しかし緋乃が万全な状態である現状、転移で逃げたところで即座に後出しの重力操作に捕らえられ――今度こそ、全力の蹴りで真っ二つにされるのは目に見えている。
ベアトリスもそれを理解しているからこそ、転移による脱出を行わない。いや、行えないのだろう。
(やっぱり、なんだかんだで爆裂キックのダメージはあったみたいだね! 最初の時に比べて、纏う気が弱い! そして動きにキレがない!)
なぜ、急にベアトリスが追い詰められだしたのか。
なぜ、急にベアトリスの動きが悪くなったのか。
その原因は、やはり緋乃が引き起こした大爆発にあった。
妖気――即ち生物特攻とも言える、生きとし生けるもの全てに対する悪意に満ちた、邪悪なエネルギー。
それを全身に浴びせられたことで、ベアトリスの生命力が大きく削られ、発する気の出力が大幅に低下してしまったのだ。
――しかしスーツの機能があったとはいえ、常人ならば軽く三桁は死ねるほどの猛毒を直接浴びて、それでも行動できるベアトリスもまた、異常な側の存在なのではあるが。
「おっと隙ありぃ!」
「し、しまっ――」
とはいえ、その打撃戦も長くは続かない。
妖気に全身を蝕まれ続けている上に、細かい傷を負い続けて体力を削られているベアトリスに対し、未だ底を見せぬほどの膨大な妖気を持ち、細かい傷を自動で癒していく緋乃。

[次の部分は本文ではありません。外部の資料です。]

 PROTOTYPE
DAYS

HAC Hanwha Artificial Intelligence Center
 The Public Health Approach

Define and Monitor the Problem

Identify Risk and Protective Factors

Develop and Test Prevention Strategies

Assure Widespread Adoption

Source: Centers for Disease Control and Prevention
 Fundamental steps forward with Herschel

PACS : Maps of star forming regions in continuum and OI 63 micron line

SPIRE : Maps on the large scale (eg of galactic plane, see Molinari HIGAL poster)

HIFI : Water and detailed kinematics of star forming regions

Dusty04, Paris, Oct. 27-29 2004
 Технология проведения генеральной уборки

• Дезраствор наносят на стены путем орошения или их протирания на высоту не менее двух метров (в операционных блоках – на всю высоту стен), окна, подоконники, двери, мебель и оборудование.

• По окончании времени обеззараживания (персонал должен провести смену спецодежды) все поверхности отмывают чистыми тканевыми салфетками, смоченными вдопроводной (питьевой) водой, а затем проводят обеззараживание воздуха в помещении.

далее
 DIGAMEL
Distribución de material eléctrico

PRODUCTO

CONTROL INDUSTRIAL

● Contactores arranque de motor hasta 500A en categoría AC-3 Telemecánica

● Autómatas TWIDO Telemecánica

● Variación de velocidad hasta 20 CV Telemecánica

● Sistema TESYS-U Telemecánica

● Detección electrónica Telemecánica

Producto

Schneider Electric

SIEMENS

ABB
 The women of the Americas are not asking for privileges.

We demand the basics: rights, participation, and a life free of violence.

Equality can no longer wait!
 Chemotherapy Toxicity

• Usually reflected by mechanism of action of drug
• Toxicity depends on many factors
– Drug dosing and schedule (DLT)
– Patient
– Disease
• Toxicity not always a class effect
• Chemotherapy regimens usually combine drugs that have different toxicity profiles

どちらが有利なのかは言うまでもなく――ベアトリスの動きが鈍った一瞬の隙を突き、緋乃の足裏。上足底と呼ばれる部分がドスン、とベアトリスの胸部に当てられた。
「まあ終わってみれば、なかなか楽しい時間だったよ。じゃあね」
ベアトリスの胸に足裏を当てた体勢のまま、勝利宣言をする緋乃。
「こんな――こんな事がぁ……!」
そして自身の敗北を悟ってもなお、諦めることなく拳を繰り出そうとするベアトリスであったが――その拳が緋乃に届くのよりも早く、強烈な衝撃がベアトリスの体内で炸裂した。